--- Textauszug ---
---

3 Ziel der Sicherung ist es, dem vorbeugenden Hochwasserschutz Geltung zu verschaffen und für die Hochwasserentlastung und Rückhaltung vorgesehene Flächen vor der Realisierung von Hochwasserschutzmaßnahmen von konkurrierender Nutzung freizuhalten. (Rn. 14 – 16) (redaktioneller Leitsatz)
4 Die Instrumente der Veränderungssperre und der vorläufigen Sicherung bestehen nebeneinander. § 86 WHG ist keine abschließende Regelung, die die Heranziehung des § 76 Abs. 3 WHG sperrt. (Rn. 18 – 22) (redaktioneller Leitsatz)

---

--- Aufgaben ---
a - Zitiere aus dem Text zum Hochwasserschutz wörtlich den Abschnitt, der mit den Worten „3 Ziel der Sicherung“ beginnt und mit „22) (redaktioneller Leitsatz)“ schließt.
b - Welche zwei Instrumente bestehen laut dem Text zum Hochwasserschutz nebeneinander?
c - Führe den Text zum Hochwasserschutz im Anschluss an seinen letzten Satz weiter.

---

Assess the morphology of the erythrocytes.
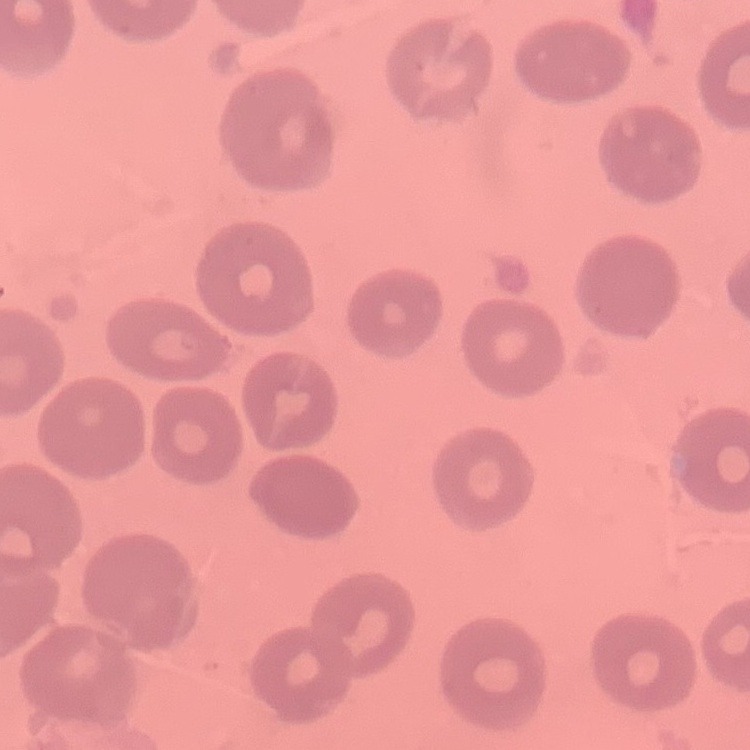
No rouleaux formation.

Summary:
  - Preparation: thin peripheral smear
  - Stain: Field's or Giemsa
  - Image type: square crop of a larger photomicrograph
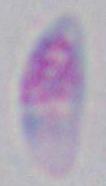 Toxoplasma gondii is shown. 1000x magnification. Micrograph.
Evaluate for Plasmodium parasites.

---

--- Lösungen ---
a -
3 Ziel der Sicherung ist es, dem vorbeugenden Hochwasserschutz Geltung zu verschaffen und für die Hochwasserentlastung und Rückhaltung vorgesehene Flächen vor der Realisierung von Hochwasserschutzmaßnahmen von konkurrierender Nutzung freizuhalten. (Rn. 14 – 16) (redaktioneller Leitsatz)
4 Die Instrumente der Veränderungssperre und der vorläufigen Sicherung bestehen nebeneinander. § 86 WHG ist keine abschließende Regelung, die die Heranziehung des § 76 Abs. 3 WHG sperrt. (Rn. 18 – 22) (redaktioneller Leitsatz)

b - Die Veränderungssperre und die vorläufige Sicherung.

c -
Verfahrensgang

RO 8 K 16.542 2016-10-04 Urt VGREGENSBURG VG Regensburg

Tenor

I. Der Antrag auf Zulassung der Berufung wird abgelehnt.
II. Der Kläger trägt die Kosten des Zulassungsverfahrens.
III. Der Streitwert für das Zulassungsverfahren wird auf 5.000 Euro festgesetzt.

Gründe

I.
Der Kläger wendet sich gegen die Bekanntmachung des Landratsamts Regensburg vom 8. April 2015, mit der unter anderem Teile der Flächen seines landwirtschaftlichen Vollerwerbsbetriebs für zwei im Donauabschnitt Kelheim bis Straubing geplanten Flutpolder („E* …“ und „W* …“) vorläufig als Überschwemmungsgebiet gesichert werden.
Mit Urteil vom 4. Oktober 2016 hat das Verwaltungsgericht die hiergegen gerichtete Klage abgewiesen.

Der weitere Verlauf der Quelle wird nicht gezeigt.